(Records excerpted from a collection)
============
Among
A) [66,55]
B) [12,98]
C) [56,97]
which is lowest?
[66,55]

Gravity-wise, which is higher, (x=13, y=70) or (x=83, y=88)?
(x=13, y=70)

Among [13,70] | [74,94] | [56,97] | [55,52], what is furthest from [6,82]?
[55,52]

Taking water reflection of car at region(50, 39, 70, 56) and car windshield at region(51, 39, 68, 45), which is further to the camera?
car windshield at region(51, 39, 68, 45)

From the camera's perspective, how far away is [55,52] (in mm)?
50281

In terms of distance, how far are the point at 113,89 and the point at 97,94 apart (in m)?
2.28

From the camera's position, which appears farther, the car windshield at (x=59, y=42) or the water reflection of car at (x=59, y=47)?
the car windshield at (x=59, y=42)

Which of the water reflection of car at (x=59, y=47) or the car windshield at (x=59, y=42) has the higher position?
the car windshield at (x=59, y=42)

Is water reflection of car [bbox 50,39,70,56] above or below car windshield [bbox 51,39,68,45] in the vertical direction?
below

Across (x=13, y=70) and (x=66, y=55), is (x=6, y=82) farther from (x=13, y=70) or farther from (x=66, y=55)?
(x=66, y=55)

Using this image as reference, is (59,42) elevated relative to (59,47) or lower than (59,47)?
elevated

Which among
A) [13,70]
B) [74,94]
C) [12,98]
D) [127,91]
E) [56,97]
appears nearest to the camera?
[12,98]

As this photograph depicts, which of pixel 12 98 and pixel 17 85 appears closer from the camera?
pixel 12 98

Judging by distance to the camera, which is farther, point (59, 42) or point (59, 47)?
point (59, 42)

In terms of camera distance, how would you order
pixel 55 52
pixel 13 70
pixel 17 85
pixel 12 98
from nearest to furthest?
============
> [STATED EXERCISE]: Repeat word for word the part of the listing above that opens with the line containing "As this photograph" and runs through the end of the listing.

> [THE ANSWER]:
As this photograph depicts, which of pixel 12 98 and pixel 17 85 appears closer from the camera?
pixel 12 98

Judging by distance to the camera, which is farther, point (59, 42) or point (59, 47)?
point (59, 42)

In terms of camera distance, how would you order
pixel 55 52
pixel 13 70
pixel 17 85
pixel 12 98
from nearest to furthest?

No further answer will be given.